[Questions on scene geometry]
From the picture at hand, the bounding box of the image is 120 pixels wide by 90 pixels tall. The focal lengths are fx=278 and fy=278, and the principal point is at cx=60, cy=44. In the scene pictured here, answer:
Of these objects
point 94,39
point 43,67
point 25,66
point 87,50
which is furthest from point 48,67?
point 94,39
==
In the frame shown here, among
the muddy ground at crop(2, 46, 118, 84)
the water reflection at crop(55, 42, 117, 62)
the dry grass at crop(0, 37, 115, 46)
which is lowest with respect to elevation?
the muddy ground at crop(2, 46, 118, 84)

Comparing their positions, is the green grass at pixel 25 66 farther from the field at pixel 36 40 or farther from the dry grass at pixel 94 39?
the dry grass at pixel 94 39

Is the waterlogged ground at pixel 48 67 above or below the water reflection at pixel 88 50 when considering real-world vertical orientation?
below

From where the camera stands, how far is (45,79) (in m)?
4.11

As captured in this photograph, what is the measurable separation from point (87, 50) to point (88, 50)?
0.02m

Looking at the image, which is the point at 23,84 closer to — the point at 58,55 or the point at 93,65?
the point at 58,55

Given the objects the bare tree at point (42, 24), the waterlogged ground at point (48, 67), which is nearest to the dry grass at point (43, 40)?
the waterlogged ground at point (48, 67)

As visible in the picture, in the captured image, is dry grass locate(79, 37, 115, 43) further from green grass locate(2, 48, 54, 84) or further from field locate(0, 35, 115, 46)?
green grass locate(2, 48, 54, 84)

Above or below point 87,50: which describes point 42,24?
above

■ **TASK PROMPT**: Copy out the lines above word for word, from the line containing "From the picture" through the line containing "which is furthest from point 48,67?", both of those included.

■ **OUTPUT OF THE TASK**:
From the picture at hand, the bounding box of the image is 120 pixels wide by 90 pixels tall. The focal lengths are fx=278 and fy=278, and the principal point is at cx=60, cy=44. In the scene pictured here, answer:
Of these objects
point 94,39
point 43,67
point 25,66
point 87,50
which is furthest from point 48,67?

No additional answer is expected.